--- START PASSAGE SHOWN ---
Standards and procedures followed at the Electronic Text Centre at the University of New Brunswick Libraries:

Help sheets for creating electronic texts 
    
These guidelines and help sheets are provided for, but are not limited to, anyone involved in a publishing project through the Electronic Text Centre at UNB Libraries.   

The Electronic Text Centre at the University of New Brunswick Libraries is committed to creating and publishing texts and images to international standards and accepted practices. The Centre currently Web publishes a variety of material including : university journals, government publications and reports, archives and special collections texts and images, commercial databases and The Telegraph Journal online archives.

Part of the Centre's mandate is to provide electronic publishing support to the University of New Brunswick community. Staff at the UNB Libraries Electronic Text Centre  provide training workshops  for faculty, students and institutions involved with  publishing projects through the Centre. The Centre is located in room 518 on the fifth floor of the Harriet Irving Library and is open weekdays from 8:30 - 5:00. Phone 506.447.3309



Quick Links:

TEI-lite tutorial and guidelines

A list of TEI-lite tags

The full TEIP3 Guidelines

The TEI Header

The UNB TEI Header Template

A Gentle Introduction to SGML

Parsing


Text Encoding - Introduction  

At the UNB Electronic Text Centre electronic texts are encoded or marked up in compliance with the Text Encoding Initiative (TEI) markup scheme, an application of the Standard Generalized Markup Language (SGML).  

If you are familiar with an SGML application such as HTML  you understand some of the basics of text encoding. If you are unfamiliar with any markup scheme we suggest you first read an introductory level tutorial such as ArborText's SGML:Getting Started or the introduction to Soft Quad's SGML:Getting Started  

The next step is for you to get acquainted with the TEI  tagset . The TEI-lite tutorials at the TEI (Text Encoding Initiative) site as well as   A Practical Introduction To the TagSet (from the University of Virginia Electronic Text Centre) are both comprehensive sites for this purpose.  

A quick list of TEI-lite tags with guidelines for their usage is available online as is a searchable online copy of the full TEIP3 Guidelines , from the University of Virginia Electronic Text Cente.  



Transcription   

Perhaps the most important general principle to follow, particularly with transcriptions, is that everything in the source document gets transcribed as it is, including original and archaic spellings and other text features. There are appropriate tags to encode such information with.  

If you are transcribing an archival document you will most likely be working from a photocopy. Use the word processing application of your choice to type the text. Any words and markings you are unsure of can be circled on the photocopy (in pencil) and double checked with staff and local resources (ie. archival aids and indices). Your file will be assigned a unique name that will be the filename, the text id, and the id as recorded in the TEI Header.
--- END PASSAGE SHOWN ---
◆ **GOAL**: Please repeat a stretch of the Electronic Text Centre page word for word, beginning with the words "Perhaps the most" and ending after "such information with.". The listing plays no role in this.
--- START PROVIDED RECORDS ---
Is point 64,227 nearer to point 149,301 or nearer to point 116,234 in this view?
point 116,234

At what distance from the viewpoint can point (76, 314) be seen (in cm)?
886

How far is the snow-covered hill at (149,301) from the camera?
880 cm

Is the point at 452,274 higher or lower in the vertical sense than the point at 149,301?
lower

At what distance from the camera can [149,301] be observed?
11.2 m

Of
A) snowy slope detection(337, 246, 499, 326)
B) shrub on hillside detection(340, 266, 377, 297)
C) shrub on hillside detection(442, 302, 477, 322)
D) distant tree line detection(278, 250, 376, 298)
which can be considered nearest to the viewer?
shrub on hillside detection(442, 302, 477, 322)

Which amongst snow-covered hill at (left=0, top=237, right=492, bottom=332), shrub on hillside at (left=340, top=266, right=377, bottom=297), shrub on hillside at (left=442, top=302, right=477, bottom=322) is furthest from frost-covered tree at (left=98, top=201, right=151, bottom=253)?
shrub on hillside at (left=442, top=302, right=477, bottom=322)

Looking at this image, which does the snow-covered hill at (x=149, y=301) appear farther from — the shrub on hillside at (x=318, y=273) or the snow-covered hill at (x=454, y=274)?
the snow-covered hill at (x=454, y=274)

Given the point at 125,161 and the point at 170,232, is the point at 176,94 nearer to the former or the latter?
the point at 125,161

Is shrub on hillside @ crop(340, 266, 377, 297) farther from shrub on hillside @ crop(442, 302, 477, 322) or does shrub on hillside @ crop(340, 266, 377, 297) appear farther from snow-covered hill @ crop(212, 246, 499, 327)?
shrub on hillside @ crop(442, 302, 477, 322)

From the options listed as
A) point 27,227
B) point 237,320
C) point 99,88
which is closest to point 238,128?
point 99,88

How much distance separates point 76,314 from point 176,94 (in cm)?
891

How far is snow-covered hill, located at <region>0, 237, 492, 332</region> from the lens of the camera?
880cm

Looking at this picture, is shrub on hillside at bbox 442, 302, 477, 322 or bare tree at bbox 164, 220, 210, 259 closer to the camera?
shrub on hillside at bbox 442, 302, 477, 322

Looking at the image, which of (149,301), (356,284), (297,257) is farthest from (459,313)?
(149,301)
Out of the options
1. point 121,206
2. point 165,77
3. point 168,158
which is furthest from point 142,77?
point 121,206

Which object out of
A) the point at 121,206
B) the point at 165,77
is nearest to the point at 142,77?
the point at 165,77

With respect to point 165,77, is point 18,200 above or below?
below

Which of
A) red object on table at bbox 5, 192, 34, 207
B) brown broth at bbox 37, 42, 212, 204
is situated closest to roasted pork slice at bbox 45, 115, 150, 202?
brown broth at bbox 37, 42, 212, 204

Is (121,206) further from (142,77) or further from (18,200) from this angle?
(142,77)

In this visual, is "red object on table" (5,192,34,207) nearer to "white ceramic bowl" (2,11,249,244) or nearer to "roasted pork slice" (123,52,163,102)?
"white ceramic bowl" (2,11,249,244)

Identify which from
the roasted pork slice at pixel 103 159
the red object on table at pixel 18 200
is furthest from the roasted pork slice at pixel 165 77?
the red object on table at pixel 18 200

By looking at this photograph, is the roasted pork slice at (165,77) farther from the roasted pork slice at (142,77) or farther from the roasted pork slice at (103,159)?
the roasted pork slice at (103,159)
--- END PROVIDED RECORDS ---
◆ **RESPONSE**:
Perhaps the most important general principle to follow, particularly with transcriptions, is that everything in the source document gets transcribed as it is, including original and archaic spellings and other text features. There are appropriate tags to encode such information with.